That secret is the Museum of the United States Navy, located on the grounds of the Washington Navy Yard - itself a historic landmark.
Frankly I think it's one of the better museums in a city with no lack of museums. And while visitors to the museum will learn lots of interesting facts about the sea service and the role it's played in American culture and history, the highlights for any modeler has to be the impressive collection of ship models on display.
Ever wonder how big an O scale WWII aircraft carrier would be? Wonder no more.
USS LEYTE, CV 32. This model is an actual 19'-8" long. (sorry about the reflections of the glass cases)
|Closeup of Leyte's flight deck.|
|Some of the ships from the Great White Fleet display. Personally, I find these pre-Dreadnaught ships to be far more interesting than the Civil War ironclads that preceded them.|
|USS Crosley - a destroyer transport. If you've ever seen the film "Mr. Roberts" you're familiar with life aboard these ships.|
|Can't think of a more appropriate ship to show on this blog than this one - USS Vermont.|
Today I had a chance to stop by the museum in order to pick up a set of drawings for a project I'm getting ready to start on. But as I had a few minutes before I had to head over to the Humphrey's Building for a meeting I took a quick look around.Although some of the ship models are "permanent" some of the models on display rotate from time to time. Currently there's a display with models showing the ships of the Great White Fleet and another "semi-permanent" WWI exhibit display featuring several models of WWI-era vessels.
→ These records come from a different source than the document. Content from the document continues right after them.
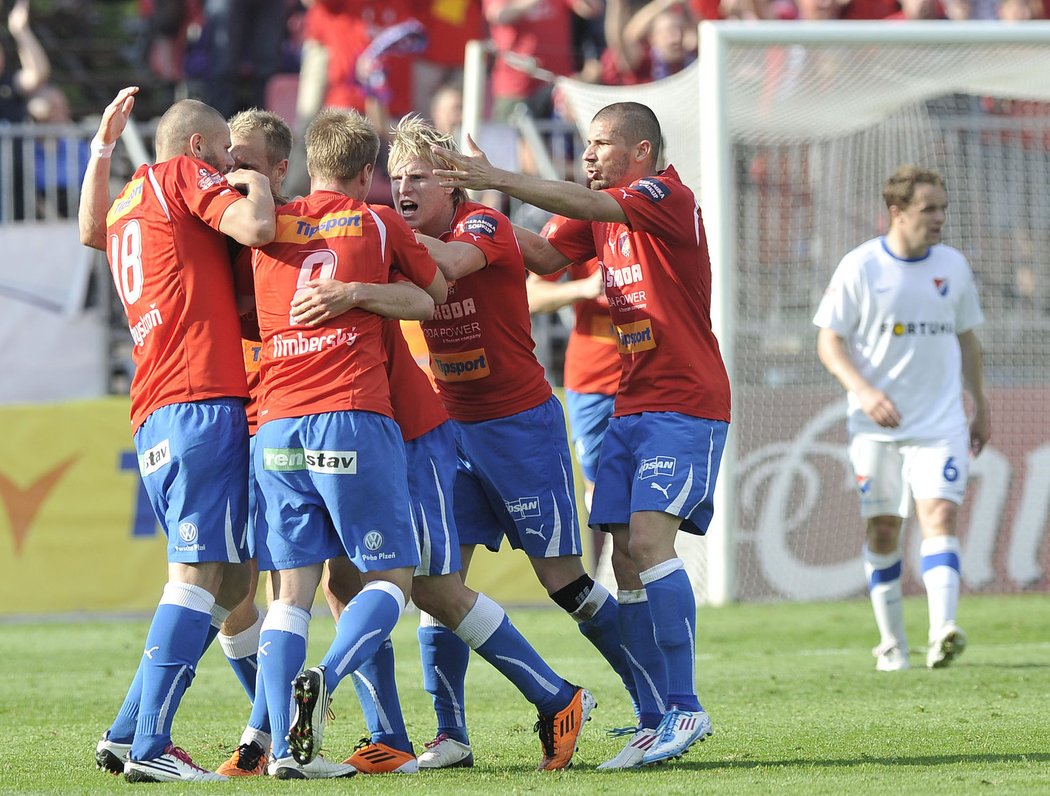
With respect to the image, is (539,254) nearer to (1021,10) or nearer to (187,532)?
(187,532)

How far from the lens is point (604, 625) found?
604cm

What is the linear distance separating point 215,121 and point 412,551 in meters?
1.76

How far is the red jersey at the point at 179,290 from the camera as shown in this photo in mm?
5344

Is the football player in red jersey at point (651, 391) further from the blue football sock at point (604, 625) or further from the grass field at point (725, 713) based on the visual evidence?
the grass field at point (725, 713)

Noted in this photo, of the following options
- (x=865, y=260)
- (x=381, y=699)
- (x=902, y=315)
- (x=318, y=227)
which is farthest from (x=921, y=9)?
(x=381, y=699)

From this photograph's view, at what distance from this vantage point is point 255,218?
16.9 feet

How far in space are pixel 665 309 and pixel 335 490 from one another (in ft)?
5.06

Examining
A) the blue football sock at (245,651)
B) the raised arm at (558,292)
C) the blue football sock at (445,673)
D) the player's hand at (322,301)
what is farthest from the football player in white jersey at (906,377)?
the player's hand at (322,301)

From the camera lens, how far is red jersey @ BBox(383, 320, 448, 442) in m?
5.58

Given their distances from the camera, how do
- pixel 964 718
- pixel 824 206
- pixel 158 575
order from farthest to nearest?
pixel 824 206, pixel 158 575, pixel 964 718

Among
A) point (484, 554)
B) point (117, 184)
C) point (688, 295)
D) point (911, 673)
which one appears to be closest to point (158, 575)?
point (484, 554)

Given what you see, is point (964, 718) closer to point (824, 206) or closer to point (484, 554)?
point (484, 554)

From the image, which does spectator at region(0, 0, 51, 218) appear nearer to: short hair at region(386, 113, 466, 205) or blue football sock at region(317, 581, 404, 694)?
short hair at region(386, 113, 466, 205)

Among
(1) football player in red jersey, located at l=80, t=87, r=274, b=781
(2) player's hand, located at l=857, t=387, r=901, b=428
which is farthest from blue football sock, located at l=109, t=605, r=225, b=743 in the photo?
(2) player's hand, located at l=857, t=387, r=901, b=428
Most of the WWI and WWII era models were contracted by the shipyards building the vessels at the time the actual ships were built. They are constructed to specifications intended to make sure the models endure. With the exception of the model of Old Ironsides, all these models have served the Navy longer than their prototypes.
So, if you're in DC and think you've seen everything the Smithsonian or Mount Vernon have to offer, spend a half day at the US Navy Museum. It's well worth it.